INSTRUCTIONS TO FOLLOW:
In one to three sentences, explain why, according to the forum thread, running one engine counterclockwise while the others run clockwise on DC calls for a different power pack.

PASSAGE TO READ:
# DC or DCC - I know, asked a thousand times. But...



## TheSnake (3 mo ago)

A quick question - for those of you who are usinc DC and not DCC, if you have multiple tracks (which I'm assuming, being new to the hobby, don't intersect - for current issues), do you have a separate DC controller for each one? So, if as I am thinking, I'll probably have 4 tracks, meaning 4 controllers to deal with, lined up next to one another, if I don't look into DCC (my main issue is I can't find Shinkansen 'N' trains that are DCC equipped, or ready to take a chip). Thanks, Mike


----------



## Jscullans (Jul 8, 2019)

For me dcc is the way to go. I have a 10x 16 layout with a double track main line that has crossovers. About any model can be converted to dcc the question is how far are you willing to go to make it dcc equipped. I also find dcc to be simpler because you can use just one controller without any possible confusion or mistake of using the incorrect one


----------



## kilowatt62 (Aug 18, 2019)

The answer to your primary question is, yes. 
One controller per track.


----------



## mesenteria (Oct 29, 2015)

In DC, you are constrained by the polarity in the two rails, and that applies to all individual loops, whether linked or not. If you don't mind all your DC engines moving in concert around concentric loops, meaning the same direction, then yes, you can run them all with the one (suitably powered and appointed) power pack. On the other hand, if you want one engine to run the other way, say counterclockwise, and the others on the outer rings to run clockwise, you must use a different power pack or wire the loop that runs backwards....ummm....backwards.

In DCC, you tell the engine which way you would like it to move, and it does exactly that. It can crawl at switching speed while others whiz around it at limited track speeds. Or, they can be made to nose up to each other on the same contiguously powered length of track and couple to each other. Can't do that on DC, unless you are doing it across a gap.


----------



## TheSnake (3 mo ago)

kilowatt62 said:


> The answer to your primary question is, yes.
> One controller per track.


Thank you. Direct and to the point. Mike


----------



## SF Gal (11 mo ago)

TheSnake said:


> Thank you. Direct and to the point. Mike


UM...Not exactly!!!! They do make duel cab controllers too!!!

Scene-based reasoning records
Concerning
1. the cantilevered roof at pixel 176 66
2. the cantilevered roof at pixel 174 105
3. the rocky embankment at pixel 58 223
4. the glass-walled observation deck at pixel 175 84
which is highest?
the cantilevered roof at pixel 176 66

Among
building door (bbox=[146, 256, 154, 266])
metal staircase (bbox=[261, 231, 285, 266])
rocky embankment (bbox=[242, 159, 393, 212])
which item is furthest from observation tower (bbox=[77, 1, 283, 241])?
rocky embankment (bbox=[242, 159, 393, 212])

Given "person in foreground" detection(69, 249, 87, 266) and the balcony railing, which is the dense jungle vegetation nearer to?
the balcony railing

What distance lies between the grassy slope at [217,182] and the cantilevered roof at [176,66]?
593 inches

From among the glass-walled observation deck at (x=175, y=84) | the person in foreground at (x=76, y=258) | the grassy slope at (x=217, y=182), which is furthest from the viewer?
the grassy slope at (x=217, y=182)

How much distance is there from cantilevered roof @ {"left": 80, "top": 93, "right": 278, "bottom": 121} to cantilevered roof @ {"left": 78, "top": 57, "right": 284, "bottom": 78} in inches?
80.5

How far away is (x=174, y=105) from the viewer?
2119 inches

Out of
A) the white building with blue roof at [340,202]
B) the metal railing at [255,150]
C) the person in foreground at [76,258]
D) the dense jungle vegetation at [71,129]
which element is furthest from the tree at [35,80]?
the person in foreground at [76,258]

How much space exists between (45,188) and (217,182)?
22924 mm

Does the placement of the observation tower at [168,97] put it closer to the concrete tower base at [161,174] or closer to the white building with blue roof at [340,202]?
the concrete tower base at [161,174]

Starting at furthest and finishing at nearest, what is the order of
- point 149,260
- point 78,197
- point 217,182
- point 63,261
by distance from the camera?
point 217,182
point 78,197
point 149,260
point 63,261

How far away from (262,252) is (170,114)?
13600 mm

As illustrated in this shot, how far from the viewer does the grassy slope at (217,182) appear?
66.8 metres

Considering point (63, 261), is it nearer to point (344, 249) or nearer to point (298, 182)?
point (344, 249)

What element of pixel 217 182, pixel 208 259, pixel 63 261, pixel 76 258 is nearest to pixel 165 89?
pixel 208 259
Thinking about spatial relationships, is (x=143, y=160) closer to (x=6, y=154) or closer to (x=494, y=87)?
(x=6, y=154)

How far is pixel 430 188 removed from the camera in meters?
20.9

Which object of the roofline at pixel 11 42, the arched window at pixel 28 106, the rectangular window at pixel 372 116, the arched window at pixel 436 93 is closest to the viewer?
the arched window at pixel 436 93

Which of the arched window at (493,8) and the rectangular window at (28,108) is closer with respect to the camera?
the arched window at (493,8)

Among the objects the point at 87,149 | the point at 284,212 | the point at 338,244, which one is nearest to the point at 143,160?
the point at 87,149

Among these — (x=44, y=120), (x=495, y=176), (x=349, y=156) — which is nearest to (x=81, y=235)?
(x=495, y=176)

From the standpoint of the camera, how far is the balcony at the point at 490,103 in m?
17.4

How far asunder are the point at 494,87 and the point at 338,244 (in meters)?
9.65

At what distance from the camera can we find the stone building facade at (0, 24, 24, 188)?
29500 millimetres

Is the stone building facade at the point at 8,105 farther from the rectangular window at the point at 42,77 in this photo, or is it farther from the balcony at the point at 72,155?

OUTPUT FOR THIS TASK:
On DC, the polarity in the two rails sets the direction, and that holds for every loop, linked or not. So a single power pack moves all the engines the same way. To run one engine the other way, that loop needs its own power pack or has to be wired backwards.